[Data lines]
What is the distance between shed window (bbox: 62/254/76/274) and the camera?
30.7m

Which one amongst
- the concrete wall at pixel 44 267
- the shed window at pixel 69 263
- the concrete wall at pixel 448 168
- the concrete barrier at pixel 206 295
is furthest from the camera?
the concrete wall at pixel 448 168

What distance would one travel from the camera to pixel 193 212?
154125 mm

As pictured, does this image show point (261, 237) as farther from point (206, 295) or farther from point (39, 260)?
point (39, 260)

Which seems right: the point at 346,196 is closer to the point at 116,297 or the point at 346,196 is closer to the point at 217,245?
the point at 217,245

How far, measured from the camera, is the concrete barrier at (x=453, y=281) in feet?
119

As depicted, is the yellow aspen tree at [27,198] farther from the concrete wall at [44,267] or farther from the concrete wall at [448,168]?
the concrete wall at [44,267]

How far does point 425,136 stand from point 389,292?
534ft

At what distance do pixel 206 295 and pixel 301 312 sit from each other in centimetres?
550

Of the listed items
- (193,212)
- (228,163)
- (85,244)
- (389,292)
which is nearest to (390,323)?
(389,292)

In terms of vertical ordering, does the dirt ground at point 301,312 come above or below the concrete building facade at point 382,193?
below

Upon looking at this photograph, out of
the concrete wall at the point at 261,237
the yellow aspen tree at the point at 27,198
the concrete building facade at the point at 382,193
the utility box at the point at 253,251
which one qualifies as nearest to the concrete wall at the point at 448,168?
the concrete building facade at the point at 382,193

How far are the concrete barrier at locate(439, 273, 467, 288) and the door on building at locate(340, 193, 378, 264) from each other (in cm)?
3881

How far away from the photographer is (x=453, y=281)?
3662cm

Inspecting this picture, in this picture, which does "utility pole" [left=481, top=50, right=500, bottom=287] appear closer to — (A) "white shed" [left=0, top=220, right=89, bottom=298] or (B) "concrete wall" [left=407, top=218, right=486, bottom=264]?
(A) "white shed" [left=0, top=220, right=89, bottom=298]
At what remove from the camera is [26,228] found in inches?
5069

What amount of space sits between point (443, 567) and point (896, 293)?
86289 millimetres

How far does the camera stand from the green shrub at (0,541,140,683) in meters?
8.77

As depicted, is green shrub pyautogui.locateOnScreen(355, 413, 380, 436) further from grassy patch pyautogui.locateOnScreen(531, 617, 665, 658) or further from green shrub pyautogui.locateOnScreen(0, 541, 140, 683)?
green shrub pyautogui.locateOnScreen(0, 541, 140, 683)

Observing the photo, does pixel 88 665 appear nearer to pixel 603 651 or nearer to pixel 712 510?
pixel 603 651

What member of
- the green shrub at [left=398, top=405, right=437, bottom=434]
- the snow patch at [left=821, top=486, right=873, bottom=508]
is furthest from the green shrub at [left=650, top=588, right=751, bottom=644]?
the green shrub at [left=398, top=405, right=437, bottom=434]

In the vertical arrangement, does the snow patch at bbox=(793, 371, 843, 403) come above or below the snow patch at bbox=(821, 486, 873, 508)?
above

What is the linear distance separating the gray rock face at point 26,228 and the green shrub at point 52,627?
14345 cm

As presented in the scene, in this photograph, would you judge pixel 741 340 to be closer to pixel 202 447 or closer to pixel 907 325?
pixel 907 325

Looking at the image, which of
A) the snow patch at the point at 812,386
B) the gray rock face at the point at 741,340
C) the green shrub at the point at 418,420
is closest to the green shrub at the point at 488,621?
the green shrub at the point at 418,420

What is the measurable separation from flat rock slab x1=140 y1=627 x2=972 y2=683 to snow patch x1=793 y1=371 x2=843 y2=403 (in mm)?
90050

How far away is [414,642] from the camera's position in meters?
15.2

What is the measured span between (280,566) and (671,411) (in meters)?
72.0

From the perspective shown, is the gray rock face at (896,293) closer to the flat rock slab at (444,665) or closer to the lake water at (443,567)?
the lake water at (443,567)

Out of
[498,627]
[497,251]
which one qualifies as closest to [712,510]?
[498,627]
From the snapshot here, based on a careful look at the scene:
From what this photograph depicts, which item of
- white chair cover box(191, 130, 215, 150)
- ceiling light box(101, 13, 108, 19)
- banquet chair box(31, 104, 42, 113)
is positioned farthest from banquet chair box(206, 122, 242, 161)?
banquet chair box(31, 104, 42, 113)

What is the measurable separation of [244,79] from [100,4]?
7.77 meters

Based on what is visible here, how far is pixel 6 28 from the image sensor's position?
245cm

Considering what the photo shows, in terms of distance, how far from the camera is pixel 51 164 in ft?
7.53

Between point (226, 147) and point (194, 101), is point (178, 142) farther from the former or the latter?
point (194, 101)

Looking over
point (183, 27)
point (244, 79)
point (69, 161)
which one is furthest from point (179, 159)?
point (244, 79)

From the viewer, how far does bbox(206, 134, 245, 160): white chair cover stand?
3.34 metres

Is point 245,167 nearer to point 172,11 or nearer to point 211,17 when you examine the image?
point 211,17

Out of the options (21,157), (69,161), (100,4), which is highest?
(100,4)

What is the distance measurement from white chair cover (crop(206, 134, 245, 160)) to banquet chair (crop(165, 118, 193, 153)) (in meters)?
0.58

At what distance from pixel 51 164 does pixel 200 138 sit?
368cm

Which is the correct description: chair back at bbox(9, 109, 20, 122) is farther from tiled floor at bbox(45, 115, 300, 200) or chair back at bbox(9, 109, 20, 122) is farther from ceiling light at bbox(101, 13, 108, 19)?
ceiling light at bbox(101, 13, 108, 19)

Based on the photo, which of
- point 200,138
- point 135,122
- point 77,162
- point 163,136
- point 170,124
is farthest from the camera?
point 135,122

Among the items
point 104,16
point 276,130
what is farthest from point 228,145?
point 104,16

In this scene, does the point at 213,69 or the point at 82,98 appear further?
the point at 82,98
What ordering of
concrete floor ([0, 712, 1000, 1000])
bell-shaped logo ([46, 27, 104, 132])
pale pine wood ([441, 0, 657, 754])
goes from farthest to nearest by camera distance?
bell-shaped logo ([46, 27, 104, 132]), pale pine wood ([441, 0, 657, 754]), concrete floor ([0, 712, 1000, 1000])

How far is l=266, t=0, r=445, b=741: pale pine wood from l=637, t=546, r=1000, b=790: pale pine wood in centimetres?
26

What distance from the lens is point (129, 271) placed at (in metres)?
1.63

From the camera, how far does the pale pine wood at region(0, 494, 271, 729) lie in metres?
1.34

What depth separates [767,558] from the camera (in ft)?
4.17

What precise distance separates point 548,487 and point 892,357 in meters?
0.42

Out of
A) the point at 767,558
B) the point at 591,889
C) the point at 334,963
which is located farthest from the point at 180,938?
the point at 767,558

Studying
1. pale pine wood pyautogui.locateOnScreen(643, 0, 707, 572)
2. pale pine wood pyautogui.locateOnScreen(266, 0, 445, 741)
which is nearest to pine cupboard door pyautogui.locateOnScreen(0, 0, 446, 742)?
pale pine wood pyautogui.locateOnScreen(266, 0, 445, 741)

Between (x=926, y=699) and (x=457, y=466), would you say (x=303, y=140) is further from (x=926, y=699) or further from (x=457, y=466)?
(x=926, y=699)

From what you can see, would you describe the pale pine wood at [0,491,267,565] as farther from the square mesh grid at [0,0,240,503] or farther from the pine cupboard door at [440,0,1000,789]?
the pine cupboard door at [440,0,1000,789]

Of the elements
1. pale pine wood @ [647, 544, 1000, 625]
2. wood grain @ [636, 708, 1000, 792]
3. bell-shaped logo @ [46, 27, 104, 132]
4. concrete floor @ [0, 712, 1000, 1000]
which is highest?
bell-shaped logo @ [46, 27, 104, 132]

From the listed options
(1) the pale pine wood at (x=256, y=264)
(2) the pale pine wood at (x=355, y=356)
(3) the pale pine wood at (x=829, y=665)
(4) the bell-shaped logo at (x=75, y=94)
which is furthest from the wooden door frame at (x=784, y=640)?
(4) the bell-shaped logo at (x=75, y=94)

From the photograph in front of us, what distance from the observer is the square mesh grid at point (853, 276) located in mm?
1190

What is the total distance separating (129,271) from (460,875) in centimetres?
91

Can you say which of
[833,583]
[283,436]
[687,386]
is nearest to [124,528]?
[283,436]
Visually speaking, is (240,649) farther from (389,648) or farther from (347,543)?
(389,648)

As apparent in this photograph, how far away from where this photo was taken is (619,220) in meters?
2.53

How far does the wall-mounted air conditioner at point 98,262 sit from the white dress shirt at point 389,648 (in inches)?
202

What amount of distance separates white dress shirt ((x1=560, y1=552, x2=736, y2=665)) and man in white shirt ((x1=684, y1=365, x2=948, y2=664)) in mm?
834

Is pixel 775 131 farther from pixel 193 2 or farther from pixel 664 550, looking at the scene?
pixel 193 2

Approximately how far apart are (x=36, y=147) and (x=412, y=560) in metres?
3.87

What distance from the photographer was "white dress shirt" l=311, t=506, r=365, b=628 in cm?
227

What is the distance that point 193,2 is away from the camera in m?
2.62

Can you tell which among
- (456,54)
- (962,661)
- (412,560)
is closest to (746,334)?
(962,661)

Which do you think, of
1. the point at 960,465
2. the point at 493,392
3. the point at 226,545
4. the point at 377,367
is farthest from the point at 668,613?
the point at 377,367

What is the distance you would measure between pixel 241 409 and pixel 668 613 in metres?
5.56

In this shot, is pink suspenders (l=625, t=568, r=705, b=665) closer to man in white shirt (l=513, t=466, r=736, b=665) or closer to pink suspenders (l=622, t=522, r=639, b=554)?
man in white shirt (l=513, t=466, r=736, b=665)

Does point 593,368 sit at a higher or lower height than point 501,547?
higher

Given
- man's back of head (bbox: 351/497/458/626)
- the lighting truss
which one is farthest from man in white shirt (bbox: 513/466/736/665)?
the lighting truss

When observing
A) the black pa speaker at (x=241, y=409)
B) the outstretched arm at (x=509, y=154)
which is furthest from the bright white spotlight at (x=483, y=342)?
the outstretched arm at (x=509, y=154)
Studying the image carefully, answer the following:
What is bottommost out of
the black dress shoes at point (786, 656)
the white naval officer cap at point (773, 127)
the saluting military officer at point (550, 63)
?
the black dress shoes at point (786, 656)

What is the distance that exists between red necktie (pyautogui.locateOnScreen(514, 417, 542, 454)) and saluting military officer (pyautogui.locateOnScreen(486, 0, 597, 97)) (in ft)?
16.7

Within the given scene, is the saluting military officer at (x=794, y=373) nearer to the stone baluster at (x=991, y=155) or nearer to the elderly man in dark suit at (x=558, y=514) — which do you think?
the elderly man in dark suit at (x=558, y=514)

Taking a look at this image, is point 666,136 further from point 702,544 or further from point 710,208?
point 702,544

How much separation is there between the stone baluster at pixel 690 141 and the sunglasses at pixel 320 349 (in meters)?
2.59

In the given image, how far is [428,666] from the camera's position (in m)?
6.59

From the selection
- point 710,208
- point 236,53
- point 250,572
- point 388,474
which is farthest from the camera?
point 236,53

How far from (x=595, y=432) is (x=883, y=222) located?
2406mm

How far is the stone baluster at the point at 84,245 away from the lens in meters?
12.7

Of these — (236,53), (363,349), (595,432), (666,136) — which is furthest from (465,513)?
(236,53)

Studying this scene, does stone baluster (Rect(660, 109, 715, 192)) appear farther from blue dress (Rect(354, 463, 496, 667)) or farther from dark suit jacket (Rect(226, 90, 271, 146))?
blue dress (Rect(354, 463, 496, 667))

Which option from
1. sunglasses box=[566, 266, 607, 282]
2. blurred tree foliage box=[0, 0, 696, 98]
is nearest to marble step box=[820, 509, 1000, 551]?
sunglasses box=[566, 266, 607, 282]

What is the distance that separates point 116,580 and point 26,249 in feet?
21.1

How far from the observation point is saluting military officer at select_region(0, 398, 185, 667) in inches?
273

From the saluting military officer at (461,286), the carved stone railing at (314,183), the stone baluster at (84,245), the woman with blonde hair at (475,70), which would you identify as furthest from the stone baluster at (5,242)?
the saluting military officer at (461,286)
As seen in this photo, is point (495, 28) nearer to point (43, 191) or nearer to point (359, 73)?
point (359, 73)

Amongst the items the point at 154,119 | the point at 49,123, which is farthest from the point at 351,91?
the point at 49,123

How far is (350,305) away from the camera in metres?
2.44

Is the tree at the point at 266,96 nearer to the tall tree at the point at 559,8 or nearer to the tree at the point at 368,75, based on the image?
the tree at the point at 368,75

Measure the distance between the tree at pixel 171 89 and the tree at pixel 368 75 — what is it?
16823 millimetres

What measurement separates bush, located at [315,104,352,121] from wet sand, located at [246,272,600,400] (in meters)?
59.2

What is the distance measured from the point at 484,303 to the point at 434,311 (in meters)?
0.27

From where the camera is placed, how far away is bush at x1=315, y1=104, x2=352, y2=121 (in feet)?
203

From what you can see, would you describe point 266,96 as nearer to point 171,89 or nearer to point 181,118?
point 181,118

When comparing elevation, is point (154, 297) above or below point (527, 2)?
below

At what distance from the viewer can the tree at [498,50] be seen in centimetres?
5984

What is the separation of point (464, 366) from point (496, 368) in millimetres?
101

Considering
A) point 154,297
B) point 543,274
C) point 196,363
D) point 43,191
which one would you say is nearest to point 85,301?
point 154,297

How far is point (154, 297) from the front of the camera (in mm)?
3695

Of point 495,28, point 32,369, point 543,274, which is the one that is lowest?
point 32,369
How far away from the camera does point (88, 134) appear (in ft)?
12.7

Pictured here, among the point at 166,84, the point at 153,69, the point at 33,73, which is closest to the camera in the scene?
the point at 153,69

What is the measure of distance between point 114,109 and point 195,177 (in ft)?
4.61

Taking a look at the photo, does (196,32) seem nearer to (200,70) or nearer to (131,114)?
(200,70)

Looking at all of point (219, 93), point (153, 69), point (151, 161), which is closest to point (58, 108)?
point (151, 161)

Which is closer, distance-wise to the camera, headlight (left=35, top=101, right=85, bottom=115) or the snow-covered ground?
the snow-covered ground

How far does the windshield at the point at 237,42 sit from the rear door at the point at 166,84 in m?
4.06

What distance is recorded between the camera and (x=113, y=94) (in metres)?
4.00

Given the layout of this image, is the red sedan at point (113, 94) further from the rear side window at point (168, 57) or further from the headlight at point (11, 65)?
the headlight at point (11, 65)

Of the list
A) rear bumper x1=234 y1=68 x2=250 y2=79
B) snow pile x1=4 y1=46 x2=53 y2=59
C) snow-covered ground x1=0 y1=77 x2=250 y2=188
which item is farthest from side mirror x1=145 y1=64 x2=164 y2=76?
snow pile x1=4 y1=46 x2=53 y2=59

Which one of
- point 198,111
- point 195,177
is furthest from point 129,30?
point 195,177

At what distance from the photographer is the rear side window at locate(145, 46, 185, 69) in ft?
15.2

[WORK REQUIRED]
Can you output, unchanged, everything in the material from the line containing "Looking over" down to the line containing "3.34 metres", with both of those lines included?

[FINAL ANSWER]
Looking over
point (183, 27)
point (244, 79)
point (69, 161)
which one is furthest from point (179, 159)?
point (244, 79)

From the viewer, how far does bbox(206, 134, 245, 160): white chair cover stand?
3.34 metres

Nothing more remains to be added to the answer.